Shaking from head to foot, Mally sprinted to the tapestry. She could hear the clanking of footsteps rushing toward her, but in the darkness, she couldn’t see them. Her heart in her throat, she yanked the tapestry away from the hidden door and slipped into the passage.
It didn’t seem to take long. The passage was empty. Mally prayed she wouldn’t find another knight guarding the other end. Each step brought her closer to a scene she had been formulating in her mind ever since she had accepted the fact that she was Princess Avona. The words to her speech had been clear and moving, yet now she couldn’t bring back a single word. What was she going to say? Would he even believe her? Did he know Princess Avona had a birthmark? Or even what it looked like? Maybe she was foolish to see him alone. Maybe she should go back to the kitchen. But the knights knew they were in the castle. She couldn’t turn back.

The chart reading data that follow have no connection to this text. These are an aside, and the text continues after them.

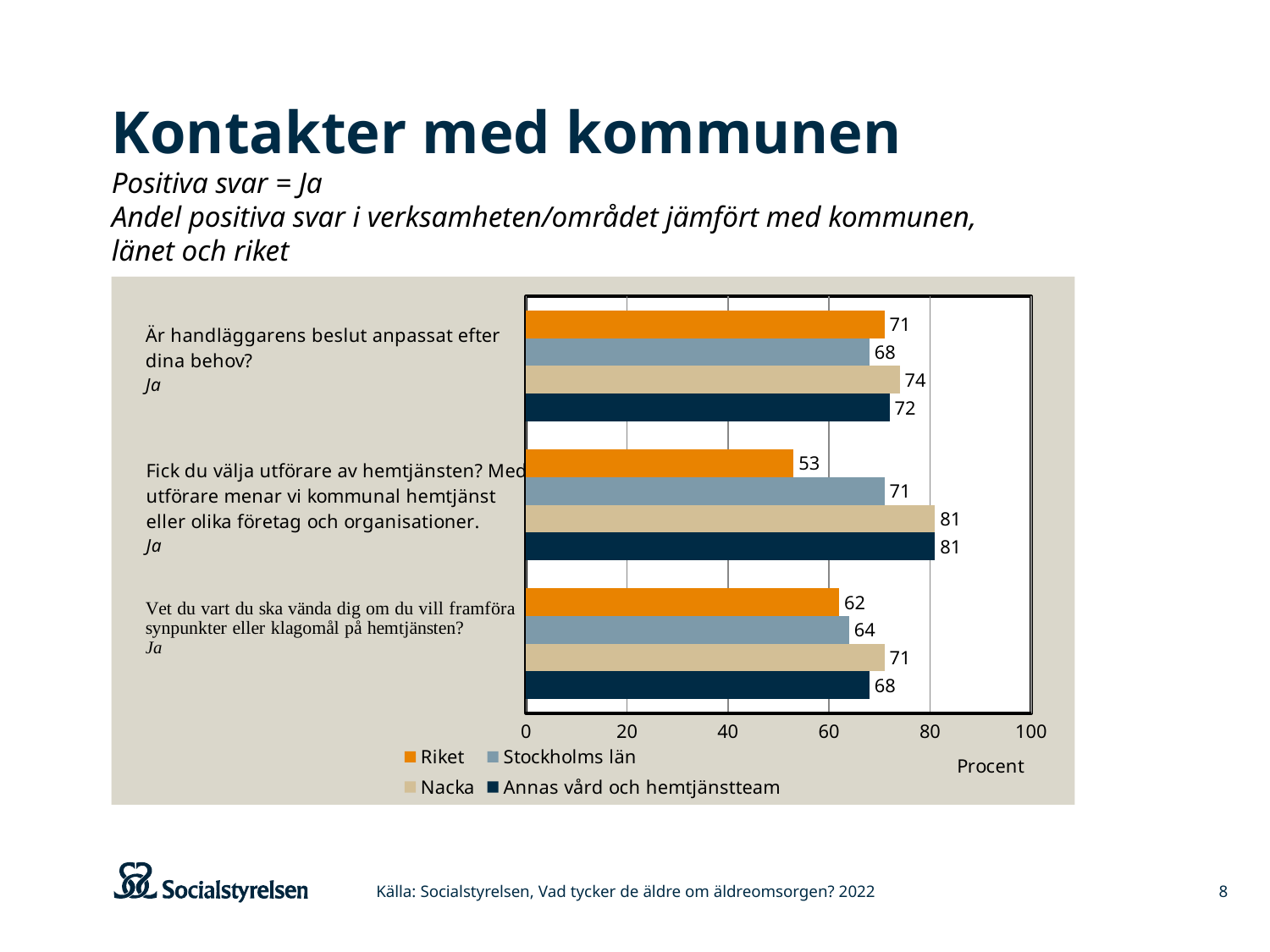
Which is larger on the question "Är handläggarens beslut anpassat efter dina behov?": Riket or Stockholms län? Riket Which series has the highest value on the question "Vet du vart du ska vända dig om du vill framföra synpunkter eller klagomål på hemtjänsten?"? Nacka Which series has the lowest value on the question "Fick du välja utförare av hemtjänsten?"? Riket What is the value for Nacka on the question "Är handläggarens beslut anpassat efter dina behov?"? 74 What is the difference between Nacka and Riket on the question "Fick du välja utförare av hemtjänsten?"? 28 What is the value for Stockholms län on the question "Fick du välja utförare av hemtjänsten?"? 71 What is the value for Annas vård och hemtjänstteam on the question "Vet du vart du ska vända dig om du vill framföra synpunkter eller klagomål på hemtjänsten?"? 68 How many series does the legend list? 4 What is the value for Riket on the question "Fick du välja utförare av hemtjänsten?"? 53 Is the value for Riket on the question "Fick du välja utförare av hemtjänsten?" greater or less than 60? less What kind of chart is shown on the slide? Bar chart How many question categories are shown on the chart? 3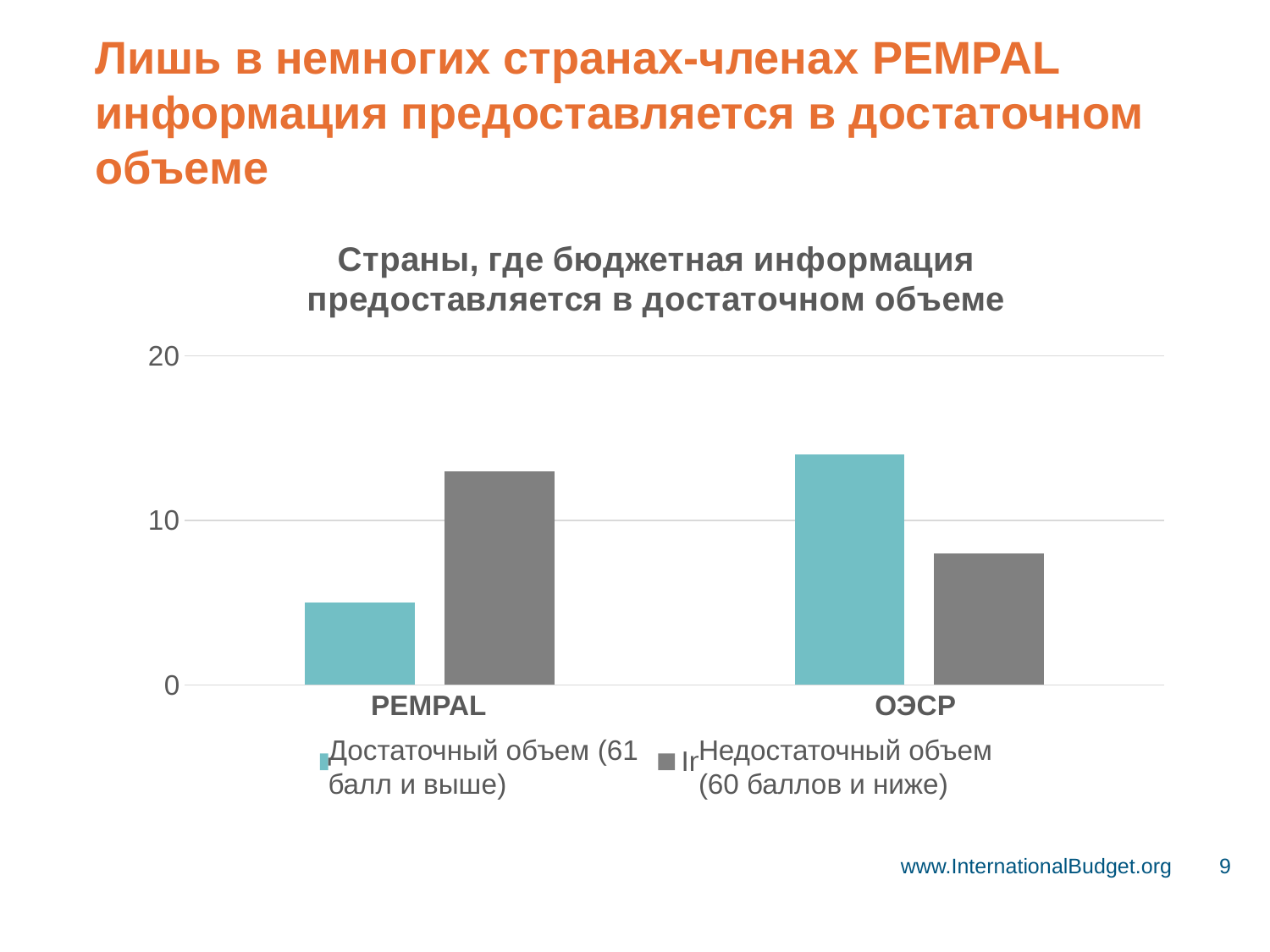
What kind of chart is shown on the slide? Bar chart How many categories are shown on the x axis of the chart? 2 Is the value for 'Недостаточный объем (60 баллов и ниже)' for ОЭСР greater or less than 10? less What is the title of the chart? Страны, где бюджетная информация предоставляется в достаточном объеме Is the value for 'Достаточный объем (61 балл и выше)' for ОЭСР greater or less than 10? greater For PEMPAL, which series has the larger value: 'Достаточный объем (61 балл и выше)' or 'Недостаточный объем (60 баллов и ниже)'? Недостаточный объем (60 баллов и ниже) Is the value for 'Достаточный объем (61 балл и выше)' for PEMPAL greater or less than 10? less For ОЭСР, which series has the larger value: 'Достаточный объем (61 балл и выше)' or 'Недостаточный объем (60 баллов и ниже)'? Достаточный объем (61 балл и выше) What colour are the bars for the 'Недостаточный объем (60 баллов и ниже)' series? Grey Which category has the higher value for 'Достаточный объем (61 балл и выше)': PEMPAL or ОЭСР? ОЭСР How many series does the chart's legend list? 2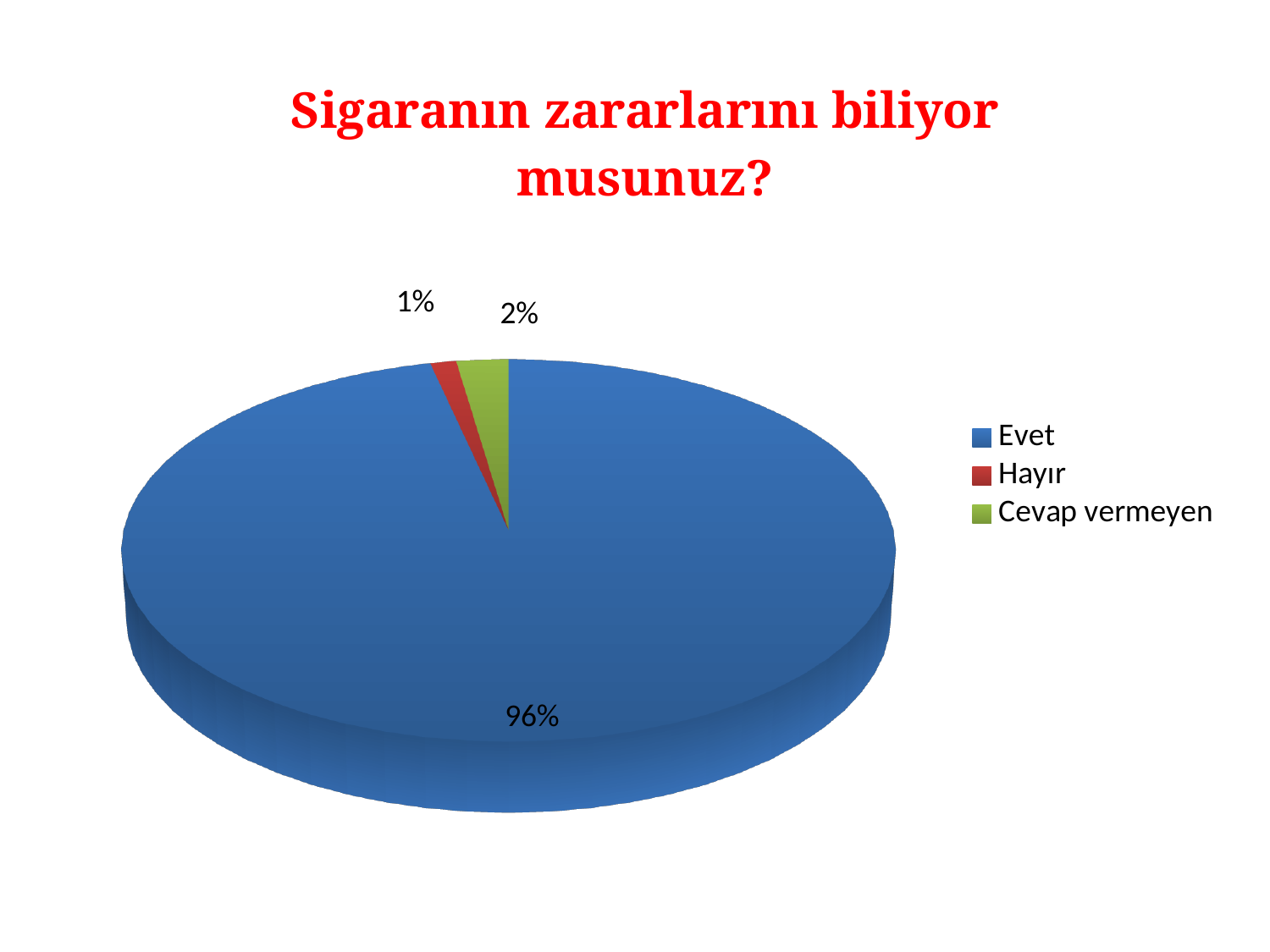
What is the difference between the values for Cevap vermeyen and Hayır? 1% What kind of chart is shown on the slide? pie chart What colour represents Evet in the chart? blue What is the value for Hayır? 1% What is the title of the chart? Sigaranın zararlarını biliyor musunuz? Which is larger, the value for Cevap vermeyen or the value for Hayır? Cevap vermeyen Which category has the largest share of the pie? Evet How many categories does the pie chart have? 3 What is the value for Cevap vermeyen? 2% Which category has the smallest share of the pie? Hayır What is the difference between the values for Evet and Cevap vermeyen? 94% What is the value for Evet? 96%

All too quickly she stood before the stone door that was hidden by the tapestry that hung in the corner of King Salir’s chamber. It struck her forcefully that she stood outside her parents’ chamber.
She slowly opened the door and for a moment stared at the rusty brown and gold threads weaved through the back of the tapestry. Then she inched it aside. King Salir sat in the same chair he had occupied when she’d first visited him, with his back to the tapestry. In his hand, he lazily twirled a glass of wine.
“My dear? You desire my company?”
Mally’s throat went dry. He knew she was there.
Stepping out from behind the tapestry, she cleared her throat.
“Yes, Your Highness.”
She forced her feet to walk toward him.